А сейчас их велосипед стоит, притулившись к стене конторы «Техника», а тракторист и Пышта в новом берете сидят на лавочке и ждут. Контора заперта. Тракторист в сотый раз глядит на часы.
— Только время зря теряешь, — сердится он. — Были бы запчасти, сам бы отремонтировал!..
— А где запчасти? — спрашивает Пышта.
— Так вот загодя «Техника» не дала. Колхозов много, машин много, запчастей не хватает. Такие порядки…
Пышта думает: «Это не порядки, а беспорядки».
— А у нас в классе, — говорит Пышта, — когда мы в кино идём, так заранее списки пишем, кому одни билет нужен, кому два. И деньги собираем. И всем до одного хватает билетов.
Тракторист молчит.
— А нельзя, что ли, все тракторы во всей стране сосчитать и для всех сделать по плану эти запчасти?
— Можно, — ответил тракторист. — Давай вырастай, выберем тебя Министром Всех Машин.
Не поймёшь, шутит он или всерьёз.
Проехал автобус — туда и обратно. Прошли школьники, стайка девочек, — косички, разглаженные красные галстуки, и банты, и фартучки. Затопали, засвистели, пронеслись табуном мальчики — серые костюмы, из-под фуражек уши торчком, галстуки как сосульки.
Девочки увидали Пышту, хихикнули:
— Помощник киномеханика, гражданин Задом Наперёд!
— Что они сказали? — удивился тракторист.
— Сам не знаю, — схитрил Пышта. Ему сразу надоело тут сидеть. — А если закрыто, почему мы с вами к вам домой не пойдём?
Непейвода затянулся папиросой, щёки запали тёмными ямами.
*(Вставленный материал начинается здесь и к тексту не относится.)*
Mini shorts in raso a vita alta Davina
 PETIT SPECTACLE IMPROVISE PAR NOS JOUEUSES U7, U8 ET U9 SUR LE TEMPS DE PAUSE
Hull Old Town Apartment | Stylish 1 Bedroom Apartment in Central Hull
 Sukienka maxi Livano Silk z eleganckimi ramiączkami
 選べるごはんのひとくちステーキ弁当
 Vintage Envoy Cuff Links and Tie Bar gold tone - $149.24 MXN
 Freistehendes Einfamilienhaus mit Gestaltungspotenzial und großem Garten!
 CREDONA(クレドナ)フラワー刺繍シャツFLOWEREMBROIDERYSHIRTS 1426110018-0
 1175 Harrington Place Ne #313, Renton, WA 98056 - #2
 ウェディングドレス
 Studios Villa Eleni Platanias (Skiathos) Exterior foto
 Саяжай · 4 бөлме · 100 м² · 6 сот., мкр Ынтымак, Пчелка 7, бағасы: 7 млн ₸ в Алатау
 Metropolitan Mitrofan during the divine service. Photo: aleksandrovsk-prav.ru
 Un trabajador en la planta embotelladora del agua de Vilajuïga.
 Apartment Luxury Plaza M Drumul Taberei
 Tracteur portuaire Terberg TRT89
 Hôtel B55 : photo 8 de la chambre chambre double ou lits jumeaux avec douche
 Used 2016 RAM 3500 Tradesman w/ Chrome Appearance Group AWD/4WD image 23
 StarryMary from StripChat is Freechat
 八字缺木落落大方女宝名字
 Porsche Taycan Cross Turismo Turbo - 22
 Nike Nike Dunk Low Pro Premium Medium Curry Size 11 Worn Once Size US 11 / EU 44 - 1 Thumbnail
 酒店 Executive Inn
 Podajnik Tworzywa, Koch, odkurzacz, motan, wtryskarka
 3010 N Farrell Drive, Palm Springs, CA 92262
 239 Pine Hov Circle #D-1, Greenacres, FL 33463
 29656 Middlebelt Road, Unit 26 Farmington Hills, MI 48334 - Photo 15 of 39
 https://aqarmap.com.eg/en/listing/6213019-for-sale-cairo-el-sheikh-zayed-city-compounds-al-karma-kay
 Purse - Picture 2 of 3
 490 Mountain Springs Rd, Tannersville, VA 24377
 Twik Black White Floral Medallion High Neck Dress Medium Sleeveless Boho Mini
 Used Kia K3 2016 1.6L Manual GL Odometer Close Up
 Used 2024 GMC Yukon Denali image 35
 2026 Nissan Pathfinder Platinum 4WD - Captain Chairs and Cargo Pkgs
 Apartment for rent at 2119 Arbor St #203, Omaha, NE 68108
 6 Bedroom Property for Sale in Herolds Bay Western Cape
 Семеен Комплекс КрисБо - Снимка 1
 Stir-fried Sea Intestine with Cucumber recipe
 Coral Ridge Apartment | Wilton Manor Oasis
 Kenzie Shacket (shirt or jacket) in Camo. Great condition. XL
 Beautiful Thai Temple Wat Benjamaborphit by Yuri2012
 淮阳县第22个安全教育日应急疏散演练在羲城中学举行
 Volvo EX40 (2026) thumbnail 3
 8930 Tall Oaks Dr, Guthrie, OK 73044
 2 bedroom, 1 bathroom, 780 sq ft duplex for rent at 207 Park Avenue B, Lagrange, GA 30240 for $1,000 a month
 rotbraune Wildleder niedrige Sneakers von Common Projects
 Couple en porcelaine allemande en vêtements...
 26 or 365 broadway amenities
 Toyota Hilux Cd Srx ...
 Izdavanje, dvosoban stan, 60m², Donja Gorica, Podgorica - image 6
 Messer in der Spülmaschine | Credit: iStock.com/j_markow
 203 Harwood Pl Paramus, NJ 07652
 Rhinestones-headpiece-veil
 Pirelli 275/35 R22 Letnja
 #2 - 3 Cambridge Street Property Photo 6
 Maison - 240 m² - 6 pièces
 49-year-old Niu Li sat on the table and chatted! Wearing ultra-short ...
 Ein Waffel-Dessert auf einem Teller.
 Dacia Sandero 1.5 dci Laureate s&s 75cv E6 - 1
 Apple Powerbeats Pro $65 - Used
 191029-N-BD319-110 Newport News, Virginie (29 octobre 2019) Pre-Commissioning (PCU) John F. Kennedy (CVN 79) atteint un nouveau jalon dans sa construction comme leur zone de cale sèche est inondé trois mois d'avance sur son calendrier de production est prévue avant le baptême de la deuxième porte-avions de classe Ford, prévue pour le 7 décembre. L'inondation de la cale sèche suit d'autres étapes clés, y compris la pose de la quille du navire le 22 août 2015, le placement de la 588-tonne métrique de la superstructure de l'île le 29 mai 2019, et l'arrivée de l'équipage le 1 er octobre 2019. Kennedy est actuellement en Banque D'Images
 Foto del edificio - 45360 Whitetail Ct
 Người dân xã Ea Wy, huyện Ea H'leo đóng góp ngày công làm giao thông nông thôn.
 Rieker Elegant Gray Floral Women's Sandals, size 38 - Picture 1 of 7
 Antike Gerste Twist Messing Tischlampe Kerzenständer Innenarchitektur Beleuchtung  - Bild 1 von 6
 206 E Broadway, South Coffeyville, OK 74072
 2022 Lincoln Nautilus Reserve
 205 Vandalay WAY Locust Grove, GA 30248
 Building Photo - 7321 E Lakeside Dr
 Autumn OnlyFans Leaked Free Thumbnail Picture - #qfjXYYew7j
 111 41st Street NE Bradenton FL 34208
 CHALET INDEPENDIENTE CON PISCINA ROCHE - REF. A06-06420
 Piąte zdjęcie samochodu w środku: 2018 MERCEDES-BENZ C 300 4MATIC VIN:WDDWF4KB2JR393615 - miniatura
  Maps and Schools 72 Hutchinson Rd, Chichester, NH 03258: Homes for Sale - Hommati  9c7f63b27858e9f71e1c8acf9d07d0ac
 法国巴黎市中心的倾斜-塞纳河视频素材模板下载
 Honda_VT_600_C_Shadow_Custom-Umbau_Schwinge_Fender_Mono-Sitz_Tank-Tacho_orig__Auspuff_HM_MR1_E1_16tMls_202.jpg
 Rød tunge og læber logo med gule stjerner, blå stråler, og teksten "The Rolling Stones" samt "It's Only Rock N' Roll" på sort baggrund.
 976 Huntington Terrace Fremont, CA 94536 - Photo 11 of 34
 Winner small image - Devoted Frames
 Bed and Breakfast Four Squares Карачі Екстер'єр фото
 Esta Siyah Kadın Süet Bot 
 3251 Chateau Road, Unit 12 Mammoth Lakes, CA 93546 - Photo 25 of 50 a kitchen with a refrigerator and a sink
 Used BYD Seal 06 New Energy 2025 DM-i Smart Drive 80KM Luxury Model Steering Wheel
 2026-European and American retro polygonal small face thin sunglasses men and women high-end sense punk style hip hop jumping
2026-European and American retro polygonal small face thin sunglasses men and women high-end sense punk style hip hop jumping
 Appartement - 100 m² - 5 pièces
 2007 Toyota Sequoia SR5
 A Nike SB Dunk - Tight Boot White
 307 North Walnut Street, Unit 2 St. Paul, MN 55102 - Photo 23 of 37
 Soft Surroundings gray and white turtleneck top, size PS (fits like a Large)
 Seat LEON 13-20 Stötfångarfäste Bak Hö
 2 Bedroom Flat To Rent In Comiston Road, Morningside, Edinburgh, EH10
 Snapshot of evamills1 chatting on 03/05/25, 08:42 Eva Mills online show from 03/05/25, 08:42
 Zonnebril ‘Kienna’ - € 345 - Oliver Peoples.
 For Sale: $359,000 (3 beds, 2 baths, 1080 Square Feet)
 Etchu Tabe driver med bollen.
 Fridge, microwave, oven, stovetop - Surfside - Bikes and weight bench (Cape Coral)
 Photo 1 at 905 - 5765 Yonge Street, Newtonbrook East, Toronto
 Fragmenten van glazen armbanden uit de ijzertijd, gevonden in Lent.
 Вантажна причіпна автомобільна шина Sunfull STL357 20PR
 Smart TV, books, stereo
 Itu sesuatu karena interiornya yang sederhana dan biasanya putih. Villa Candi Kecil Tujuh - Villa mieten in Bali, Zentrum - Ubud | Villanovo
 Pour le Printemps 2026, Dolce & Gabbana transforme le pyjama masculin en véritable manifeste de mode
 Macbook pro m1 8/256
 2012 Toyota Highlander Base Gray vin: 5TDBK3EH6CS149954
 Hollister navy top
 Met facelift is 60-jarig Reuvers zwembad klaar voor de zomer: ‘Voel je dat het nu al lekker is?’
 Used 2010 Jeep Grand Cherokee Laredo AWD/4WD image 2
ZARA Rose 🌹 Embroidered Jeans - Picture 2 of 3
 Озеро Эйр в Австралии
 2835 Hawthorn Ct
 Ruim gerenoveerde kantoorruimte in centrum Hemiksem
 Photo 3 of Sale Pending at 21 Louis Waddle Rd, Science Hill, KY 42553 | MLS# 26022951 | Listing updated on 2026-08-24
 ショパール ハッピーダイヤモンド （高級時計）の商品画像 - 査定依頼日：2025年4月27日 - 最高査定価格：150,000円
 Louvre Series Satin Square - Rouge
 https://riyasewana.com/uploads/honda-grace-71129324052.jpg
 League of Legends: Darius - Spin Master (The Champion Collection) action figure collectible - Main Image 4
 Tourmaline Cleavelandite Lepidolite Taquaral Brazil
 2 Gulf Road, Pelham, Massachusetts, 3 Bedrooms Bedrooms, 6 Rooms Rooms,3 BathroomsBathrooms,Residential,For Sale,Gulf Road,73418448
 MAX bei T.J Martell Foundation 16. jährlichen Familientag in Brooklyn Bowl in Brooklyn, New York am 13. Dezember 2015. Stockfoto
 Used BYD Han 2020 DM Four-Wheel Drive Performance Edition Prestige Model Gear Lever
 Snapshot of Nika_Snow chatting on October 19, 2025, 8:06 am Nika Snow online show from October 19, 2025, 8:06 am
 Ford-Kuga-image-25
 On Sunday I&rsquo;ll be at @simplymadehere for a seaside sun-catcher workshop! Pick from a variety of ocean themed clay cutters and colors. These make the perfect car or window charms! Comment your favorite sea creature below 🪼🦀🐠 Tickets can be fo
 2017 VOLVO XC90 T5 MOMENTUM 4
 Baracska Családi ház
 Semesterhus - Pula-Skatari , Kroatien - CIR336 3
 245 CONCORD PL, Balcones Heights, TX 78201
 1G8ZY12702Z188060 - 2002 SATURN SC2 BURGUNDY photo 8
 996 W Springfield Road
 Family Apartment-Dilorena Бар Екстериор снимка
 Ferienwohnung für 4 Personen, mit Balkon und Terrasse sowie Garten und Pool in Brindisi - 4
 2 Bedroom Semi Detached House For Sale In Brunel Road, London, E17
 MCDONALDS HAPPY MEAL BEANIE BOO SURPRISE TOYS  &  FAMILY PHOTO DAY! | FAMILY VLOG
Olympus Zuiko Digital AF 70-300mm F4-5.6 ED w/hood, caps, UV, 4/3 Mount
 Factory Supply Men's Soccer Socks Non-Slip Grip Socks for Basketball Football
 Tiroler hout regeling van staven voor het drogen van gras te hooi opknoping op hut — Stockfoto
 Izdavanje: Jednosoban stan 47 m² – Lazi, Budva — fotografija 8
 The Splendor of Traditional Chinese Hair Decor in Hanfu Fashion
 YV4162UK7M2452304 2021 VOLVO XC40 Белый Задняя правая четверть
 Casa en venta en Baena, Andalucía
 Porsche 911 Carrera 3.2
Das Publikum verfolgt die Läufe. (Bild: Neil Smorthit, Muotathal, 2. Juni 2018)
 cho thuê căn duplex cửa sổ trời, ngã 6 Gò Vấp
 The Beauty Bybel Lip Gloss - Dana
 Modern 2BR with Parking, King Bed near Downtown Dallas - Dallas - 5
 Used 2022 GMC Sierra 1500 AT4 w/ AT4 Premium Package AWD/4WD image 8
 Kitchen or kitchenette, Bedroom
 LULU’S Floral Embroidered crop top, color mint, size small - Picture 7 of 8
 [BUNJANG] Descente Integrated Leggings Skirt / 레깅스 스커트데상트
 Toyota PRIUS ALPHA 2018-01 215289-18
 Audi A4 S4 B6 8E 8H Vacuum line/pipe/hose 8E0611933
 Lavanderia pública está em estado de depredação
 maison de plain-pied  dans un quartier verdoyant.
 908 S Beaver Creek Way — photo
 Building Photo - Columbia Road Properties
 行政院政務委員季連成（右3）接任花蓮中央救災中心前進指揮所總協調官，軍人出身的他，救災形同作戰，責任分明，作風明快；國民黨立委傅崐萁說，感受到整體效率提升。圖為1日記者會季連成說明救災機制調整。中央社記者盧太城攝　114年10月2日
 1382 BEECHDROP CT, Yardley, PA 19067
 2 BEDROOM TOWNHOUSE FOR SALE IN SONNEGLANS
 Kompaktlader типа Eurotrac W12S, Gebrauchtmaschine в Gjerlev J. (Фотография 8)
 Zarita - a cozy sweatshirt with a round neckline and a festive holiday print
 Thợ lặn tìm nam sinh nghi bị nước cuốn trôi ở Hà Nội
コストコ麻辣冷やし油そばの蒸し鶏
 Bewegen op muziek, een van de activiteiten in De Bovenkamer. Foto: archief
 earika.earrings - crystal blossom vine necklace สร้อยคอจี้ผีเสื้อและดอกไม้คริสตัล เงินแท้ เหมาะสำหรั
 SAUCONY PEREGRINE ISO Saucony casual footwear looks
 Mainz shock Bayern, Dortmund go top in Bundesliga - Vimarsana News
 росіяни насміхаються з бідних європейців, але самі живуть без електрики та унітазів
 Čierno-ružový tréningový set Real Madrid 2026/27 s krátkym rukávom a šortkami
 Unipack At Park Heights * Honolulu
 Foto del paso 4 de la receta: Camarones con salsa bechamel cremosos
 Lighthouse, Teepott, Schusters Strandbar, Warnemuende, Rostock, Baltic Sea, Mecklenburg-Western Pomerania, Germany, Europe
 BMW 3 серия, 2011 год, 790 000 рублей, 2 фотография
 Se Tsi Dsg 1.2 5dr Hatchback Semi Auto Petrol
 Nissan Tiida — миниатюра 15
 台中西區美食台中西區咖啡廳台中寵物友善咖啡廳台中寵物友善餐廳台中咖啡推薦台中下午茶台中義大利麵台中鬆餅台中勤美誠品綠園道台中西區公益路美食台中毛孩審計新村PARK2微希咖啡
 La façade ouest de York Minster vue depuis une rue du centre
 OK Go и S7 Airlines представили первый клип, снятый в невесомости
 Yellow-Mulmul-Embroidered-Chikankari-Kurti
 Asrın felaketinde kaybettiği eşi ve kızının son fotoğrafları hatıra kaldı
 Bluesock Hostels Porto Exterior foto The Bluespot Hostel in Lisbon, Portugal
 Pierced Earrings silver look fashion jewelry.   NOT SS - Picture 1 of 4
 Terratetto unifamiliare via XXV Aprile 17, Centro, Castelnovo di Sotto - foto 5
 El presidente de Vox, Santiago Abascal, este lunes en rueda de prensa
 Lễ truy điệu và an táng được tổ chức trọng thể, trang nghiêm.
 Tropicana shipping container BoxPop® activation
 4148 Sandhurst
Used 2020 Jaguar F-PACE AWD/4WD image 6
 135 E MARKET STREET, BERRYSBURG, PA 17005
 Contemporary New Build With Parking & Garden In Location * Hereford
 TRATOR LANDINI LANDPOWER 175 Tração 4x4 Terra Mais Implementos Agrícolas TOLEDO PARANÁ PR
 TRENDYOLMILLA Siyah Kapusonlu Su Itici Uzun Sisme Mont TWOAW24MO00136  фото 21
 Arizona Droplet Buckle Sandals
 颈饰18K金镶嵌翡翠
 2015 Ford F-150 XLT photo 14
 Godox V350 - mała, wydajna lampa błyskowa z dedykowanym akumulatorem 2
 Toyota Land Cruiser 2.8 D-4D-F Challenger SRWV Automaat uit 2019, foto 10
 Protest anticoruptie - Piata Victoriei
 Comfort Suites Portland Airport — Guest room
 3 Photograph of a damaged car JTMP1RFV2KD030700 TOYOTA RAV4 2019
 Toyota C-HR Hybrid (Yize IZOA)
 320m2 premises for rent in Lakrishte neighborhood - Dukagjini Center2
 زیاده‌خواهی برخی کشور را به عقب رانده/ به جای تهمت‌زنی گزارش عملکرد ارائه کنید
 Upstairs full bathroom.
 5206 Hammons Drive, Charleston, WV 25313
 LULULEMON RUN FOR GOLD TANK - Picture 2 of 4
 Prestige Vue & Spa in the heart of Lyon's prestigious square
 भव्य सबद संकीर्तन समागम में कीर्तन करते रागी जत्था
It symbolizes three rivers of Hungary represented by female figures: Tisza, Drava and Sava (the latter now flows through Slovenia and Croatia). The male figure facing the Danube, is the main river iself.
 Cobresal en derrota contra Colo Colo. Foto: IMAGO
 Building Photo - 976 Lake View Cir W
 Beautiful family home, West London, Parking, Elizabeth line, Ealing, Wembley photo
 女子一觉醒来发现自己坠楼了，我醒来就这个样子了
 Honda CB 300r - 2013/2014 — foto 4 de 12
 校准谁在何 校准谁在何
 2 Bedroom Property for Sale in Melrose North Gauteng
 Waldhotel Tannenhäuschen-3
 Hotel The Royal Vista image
— Никто меня там не ждёт, — ответил он хмуро.
Наверно, Анюта ещё в школе, а её мама на работе.
— Торчишь тут, как чурка… — проворчал тракторист.
— Какая… — начал было Пышта, но у тракториста лопнуло терпение:
— Слушай, сколько в тебе ещё этих вопросов сидит, а? Ну чурка, чурка, деревянная, неживая! Понятно? А у человека есть голова — думать, руки — работать, а ему, как чурке безрукой и безмозглой, — жди, торчи! Хуже нет на свете ничегонеделанья!
— А зачем мы сидим, как чурки?
— Ах ты! Не видишь, закрыто? Грамотный? Читай!
— А я уж сто раз читал: «Открыто с 10 часов». А пусть они открывают раньше, пышто у нас может что-нибудь сломаться даже в восемь!